L’Espagne a activé, pour la première fois, un dispositif prévu par sa législation sur la sécurité nationale pour faire face à la crise migratoire à Sebta.
La décision a été prise mardi 25 août lors d’une réunion extraordinaire du Conseil de sécurité nationale, présidée par le chef du gouvernement espagnol Pedro Sánchez. Les autorités considèrent la situation comme suffisamment grave et urgente pour nécessiter une coordination renforcée entre les différentes administrations.
Un commandement unifié
Madrid a annoncé la création d’un « commandement unifié », coordonné par Ángel Víctor Torres, ministre de la Politique territoriale et de la Mémoire démocratique.
Cette structure réunira notamment le gouvernement de Sebta, la délégation du gouvernement central, le Centre national du renseignement (CNI), plusieurs ministères et le Département de la sécurité nationale.
Les autorités espagnoles précisent que cette mesure ne prévoit aucune restriction des droits et libertés fondamentaux.
Les migrants et les mineurs au centre des mesures
L’objectif est notamment d’accélérer le traitement des dossiers des migrants présents à Sebta, y compris les procédures de retour lorsqu’elles sont prévues par la loi.
Madrid souhaite également renforcer la prise en charge des demandes de protection internationale et des mineurs non accompagnés.
Selon les chiffres communiqués par le gouvernement espagnol, plus de 2.900 mineurs ont déjà été identifiés et enregistrés. Une enveloppe exceptionnelle de 25 millions d’euros a été prévue pour leur prise en charge.
Un plan économique renforcé
Le gouvernement espagnol prépare également une extension exceptionnelle du plan de développement socio-économique de Sebta, qui avait déjà mobilisé plus de 180 millions d’euros.
Les nouvelles mesures devraient concerner la sécurité, la gestion des flux migratoires, les services publics et le soutien aux secteurs économiques affectés par la crise.
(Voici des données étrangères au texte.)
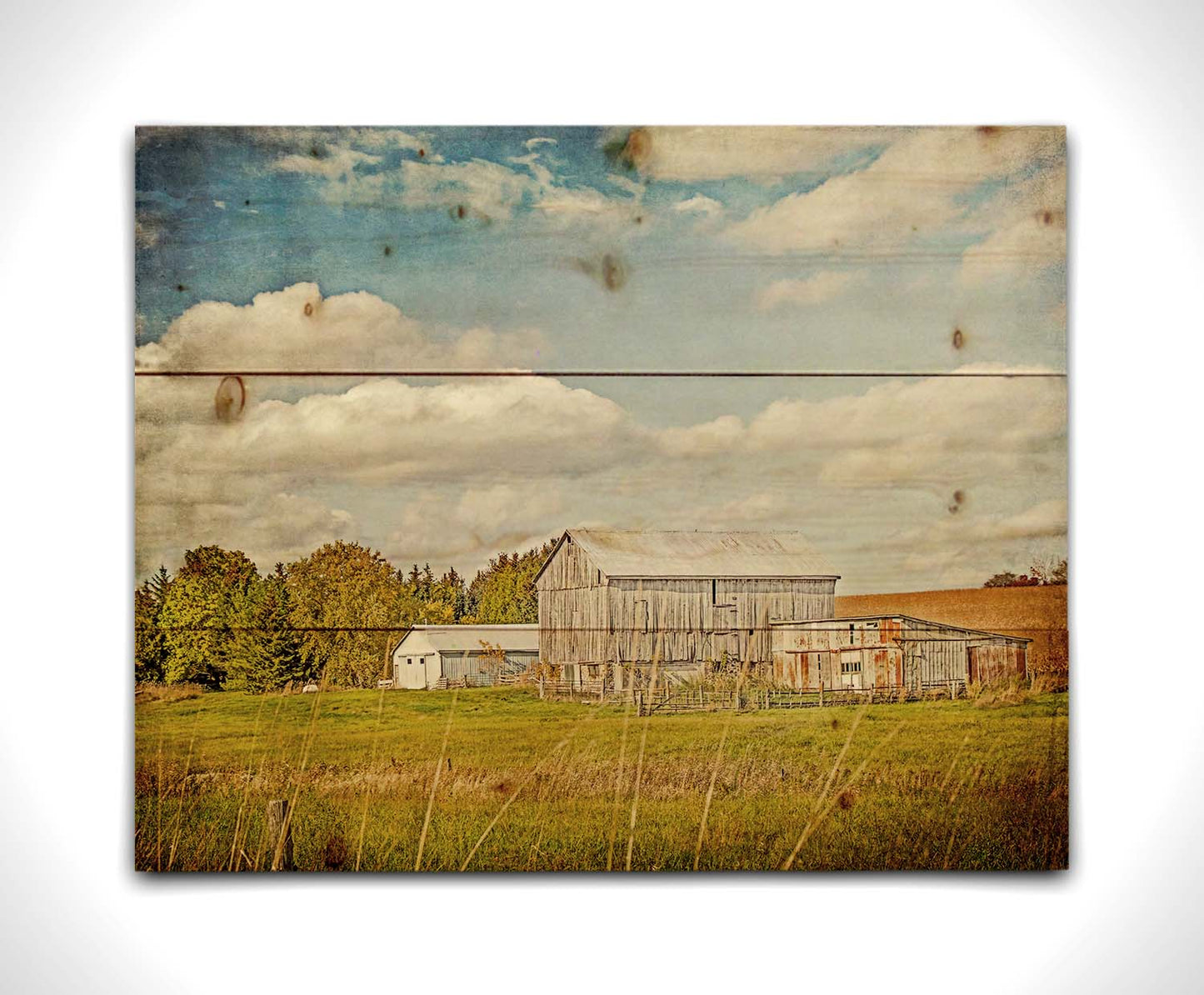 A photo of several barns, their associated pastures, and fields. The early signs of fall are present in the steadily changing leaves and crops. The sky above is wide, blue, and populated with fluffy clouds. Printed on a wood pallet.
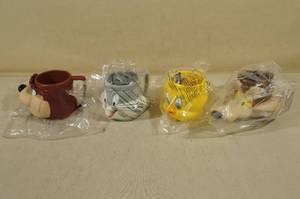 lot 191 image: 4 Vintage Looney Tunes 3D Face Mugs -Taz, Bugs, Tweety, Wile E Coyote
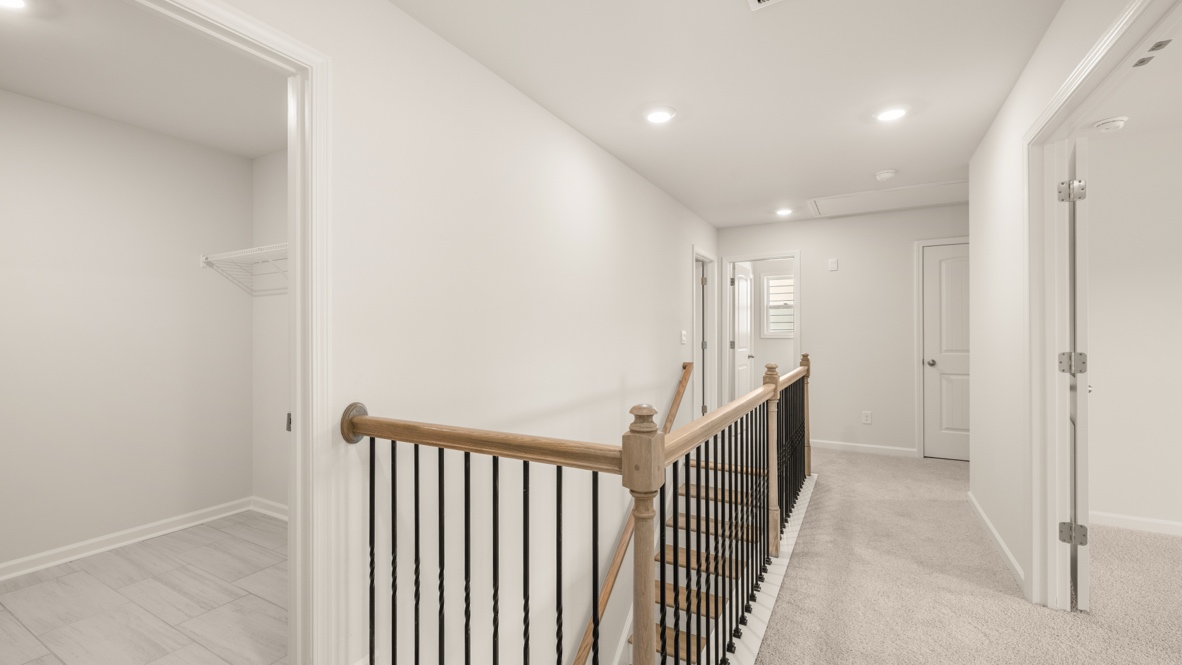 Interior upstairs loft area open to staircase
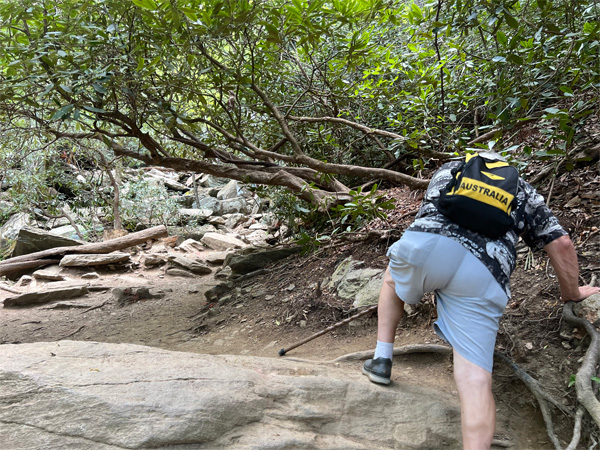 Lee Duquette high stepping up a boulder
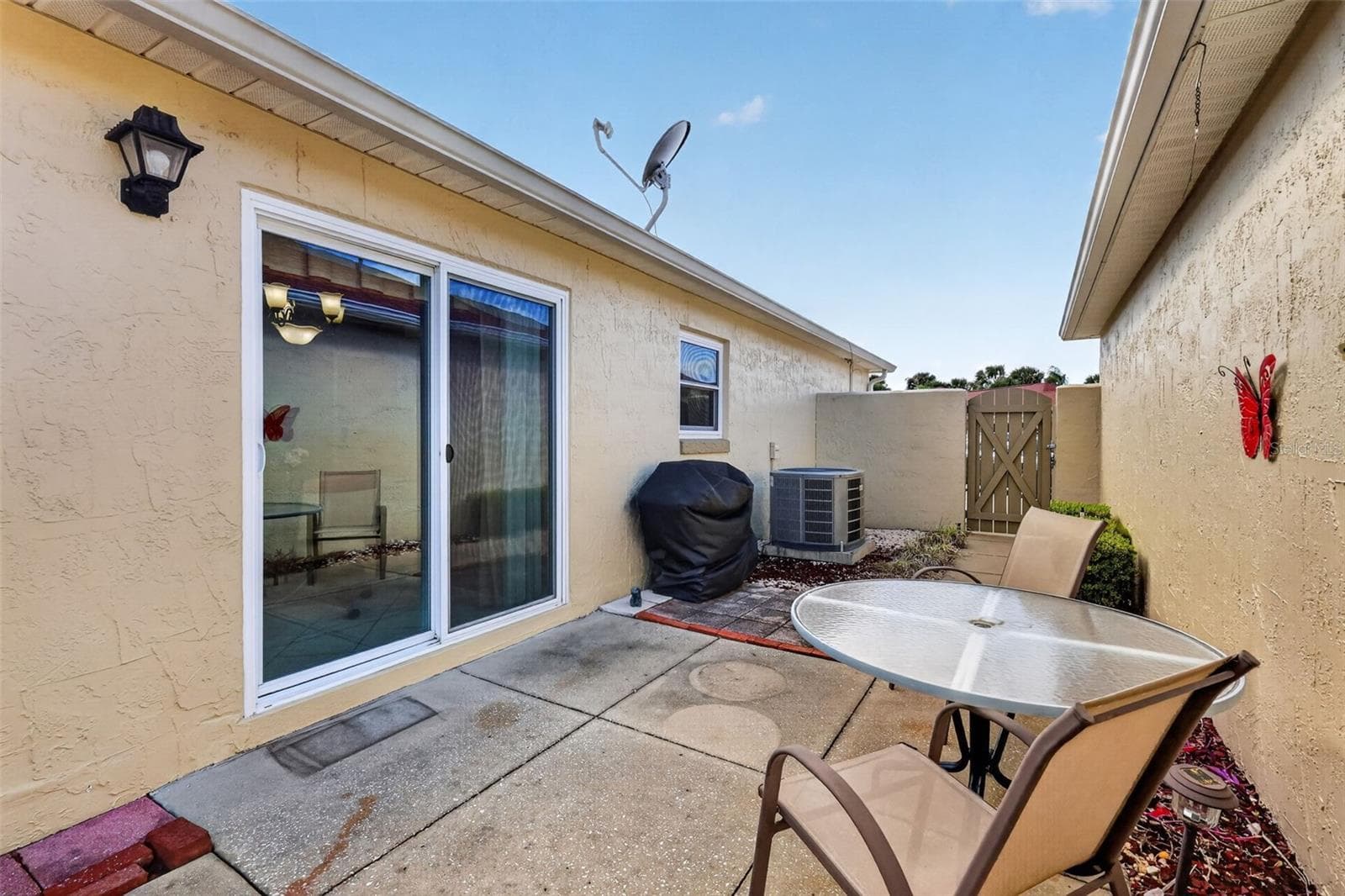 Spacious 45'x11' PRIVATE Side Courtyard and Rear Stoned Yard - 407 CARMEL AVE, THE VILLAGES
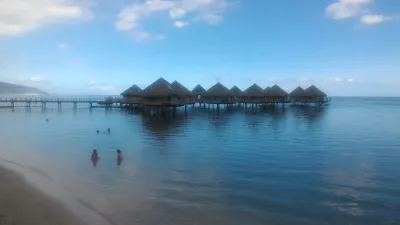 Quali sono i migliori bungalow di lusso sull'acqua nei resort della Polinesia francese? : Spiaggia di sabbia bianca sulla laguna di Tahiti di fronte ai bungalow sull'acqua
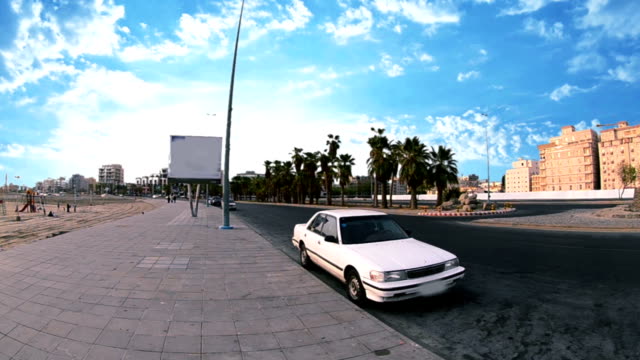 Street-in-Jeddah-with-palm-trees-at-day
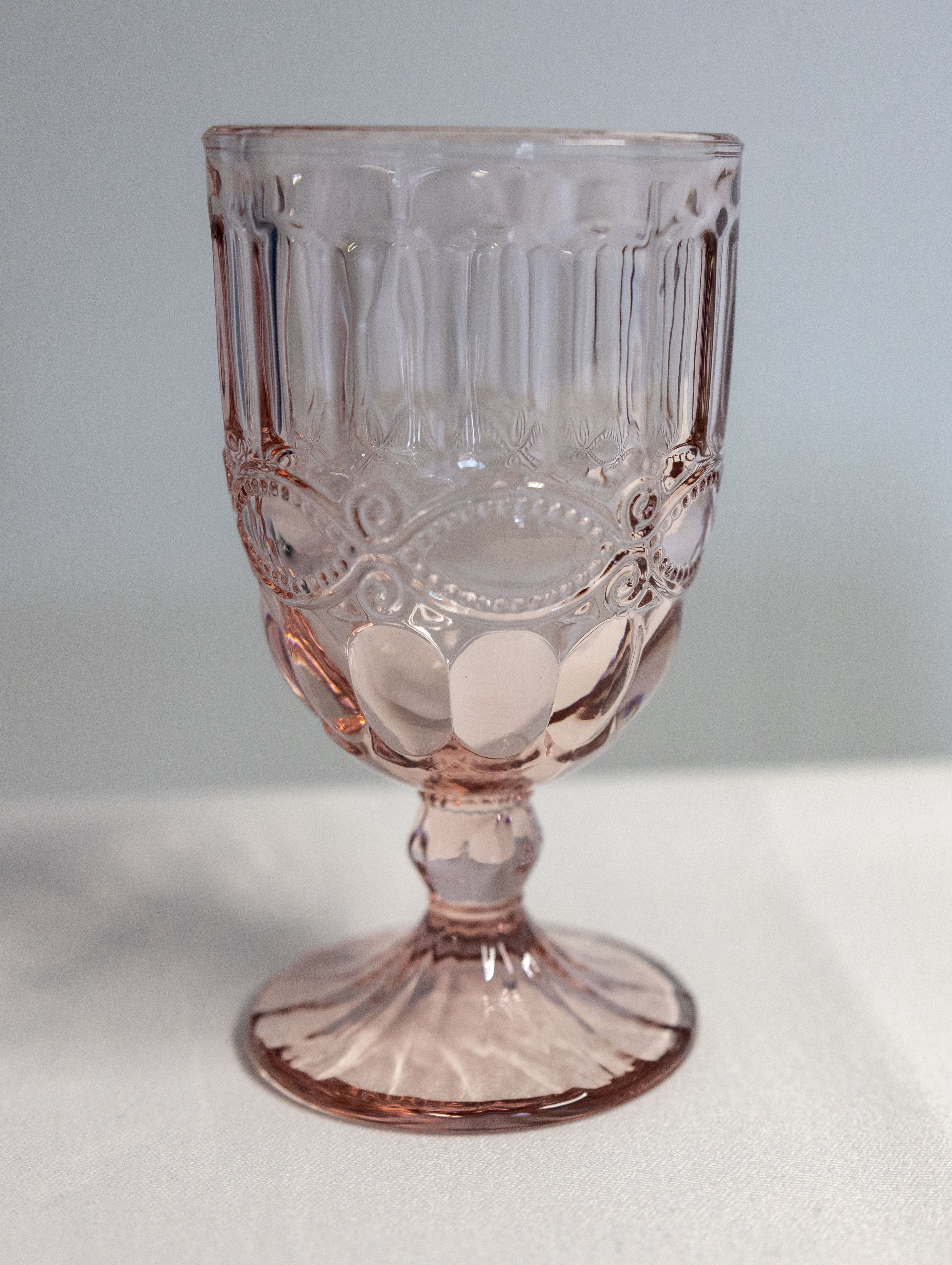 Eight shirts arranged on table in black, olive, grey, blue, white, red, mustard, and green.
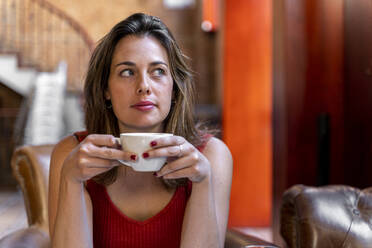 Portrait of young woman with cup of coffee - AFVF03645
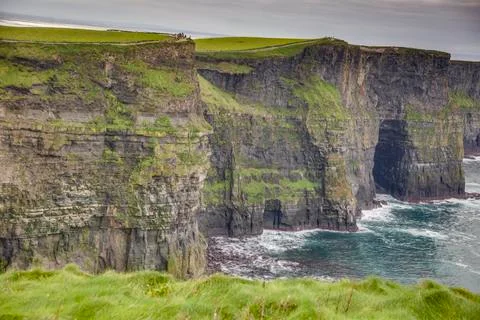 View over cliff line of the Cliffs of Moher in Ireland during daytime Stock Photos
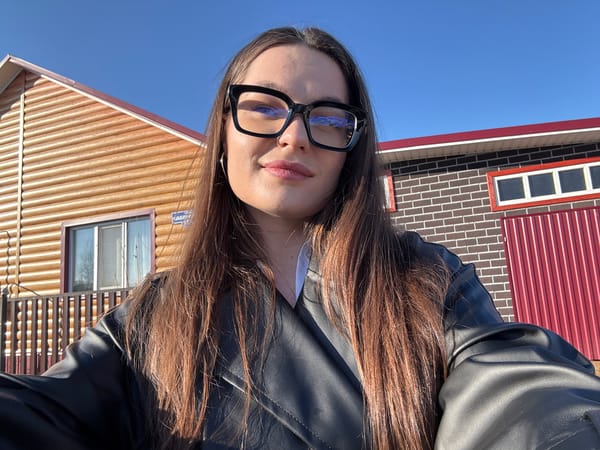 Woman documents sunny afternoon with selfies in Rusalevka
Les tensions politiques se poursuivent
La crise migratoire provoque également des débats politiques à Madrid. Plusieurs membres du gouvernement doivent s’expliquer devant le Congrès des députés sur la gestion de la situation.
La question des relations avec le Maroc reste également sensible. La ministre espagnole de la Défense, Margarita Robles, avait appelé Rabat à enquêter sur les circonstances de l’arrivée massive de migrants à Sebta.
De son côté, le ministre marocain de la Justice, Abdellatif Ouahbi, a réaffirmé l’attachement du Maroc à ce qu’il considère comme son « droit historique et géographique » sur Sebta et Melilla. Il a également proposé la mise en place d’un dialogue bilatéral pour rechercher une solution définitive à la question des deux villes.